WORK ORDER >> Once the data has been read, print it back in full, exactly.

LISTED RECORDS >>
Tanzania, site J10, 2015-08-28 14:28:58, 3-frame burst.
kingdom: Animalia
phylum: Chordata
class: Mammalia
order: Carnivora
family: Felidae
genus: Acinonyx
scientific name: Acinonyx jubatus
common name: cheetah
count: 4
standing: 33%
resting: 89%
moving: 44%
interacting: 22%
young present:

EXERCISE RESULT >>
Tanzania, site J10, 2015-08-28 14:28:58, 3-frame burst.
kingdom: Animalia
phylum: Chordata
class: Mammalia
order: Carnivora
family: Felidae
genus: Acinonyx
scientific name: Acinonyx jubatus
common name: cheetah
count: 4
standing: 33%
resting: 89%
moving: 44%
interacting: 22%
young present:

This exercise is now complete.